Rational root theorem

See also: Eisenstein criterion

In algebra, the rational root theorem (or rational root test, rational zero theorem or rational zero test) states a constraint on rational solutions (or roots) of a polynomial equation

a_nx^n+a_{n-1}x^{n-1}+\cdots+a_0 = 0\,\!

with integer coefficients.

If a₀ and a_n are nonzero, then each rational solution x, when written as a fraction x = p/q in lowest terms (i.e., the greatest common divisor of p and q is 1), satisfies

p is an integer factor of the constant term a₀, and
q is an integer factor of the leading coefficient a_n.

The rational root theorem is a special case (for a single linear factor) of Gauss's lemma on the factorization of polynomials. The integral root theorem is a special case of the rational root theorem if the leading coefficient a_n = 1.

Work to do
1. Quote the passage on the rational root theorem, starting with "See also: Eisenstein" and going on through "with integer coefficients.".
2. In the passage on the rational root theorem, of what result is the theorem called a special case for a single linear factor?
The listing after this point comes from a separate source.

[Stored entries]
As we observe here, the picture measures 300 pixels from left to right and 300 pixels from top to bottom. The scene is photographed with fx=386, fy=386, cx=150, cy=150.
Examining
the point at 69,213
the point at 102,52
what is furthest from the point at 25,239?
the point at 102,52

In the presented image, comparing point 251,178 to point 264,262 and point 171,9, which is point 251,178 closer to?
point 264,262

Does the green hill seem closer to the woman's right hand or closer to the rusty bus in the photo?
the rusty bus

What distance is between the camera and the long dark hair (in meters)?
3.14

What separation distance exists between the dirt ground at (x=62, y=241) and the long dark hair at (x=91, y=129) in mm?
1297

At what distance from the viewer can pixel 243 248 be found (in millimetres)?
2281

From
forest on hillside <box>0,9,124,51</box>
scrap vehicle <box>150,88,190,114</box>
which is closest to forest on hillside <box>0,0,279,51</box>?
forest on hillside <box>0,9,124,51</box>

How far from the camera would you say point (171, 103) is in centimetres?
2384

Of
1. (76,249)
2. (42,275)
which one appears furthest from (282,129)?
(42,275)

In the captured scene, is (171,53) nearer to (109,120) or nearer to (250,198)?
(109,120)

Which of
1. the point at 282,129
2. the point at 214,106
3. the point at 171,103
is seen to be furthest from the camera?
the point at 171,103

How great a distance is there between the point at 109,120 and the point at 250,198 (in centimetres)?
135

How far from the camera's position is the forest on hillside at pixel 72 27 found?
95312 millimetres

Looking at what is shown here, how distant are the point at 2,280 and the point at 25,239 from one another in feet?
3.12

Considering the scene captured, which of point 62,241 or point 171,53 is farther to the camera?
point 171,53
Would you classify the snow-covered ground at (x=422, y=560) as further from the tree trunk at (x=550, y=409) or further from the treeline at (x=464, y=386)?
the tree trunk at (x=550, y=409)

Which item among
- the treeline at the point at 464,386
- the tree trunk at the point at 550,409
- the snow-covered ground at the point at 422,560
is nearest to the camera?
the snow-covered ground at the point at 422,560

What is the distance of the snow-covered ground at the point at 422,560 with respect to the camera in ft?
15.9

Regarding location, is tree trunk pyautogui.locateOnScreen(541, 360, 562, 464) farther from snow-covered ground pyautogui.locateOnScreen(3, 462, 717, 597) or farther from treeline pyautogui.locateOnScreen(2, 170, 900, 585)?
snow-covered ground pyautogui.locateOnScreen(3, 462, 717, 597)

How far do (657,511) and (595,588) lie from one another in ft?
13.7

Final answers
1.
See also: Eisenstein criterion

In algebra, the rational root theorem (or rational root test, rational zero theorem or rational zero test) states a constraint on rational solutions (or roots) of a polynomial equation

a_nx^n+a_{n-1}x^{n-1}+\cdots+a_0 = 0\,\!

with integer coefficients.

2. Gauss's lemma on the factorization of polynomials.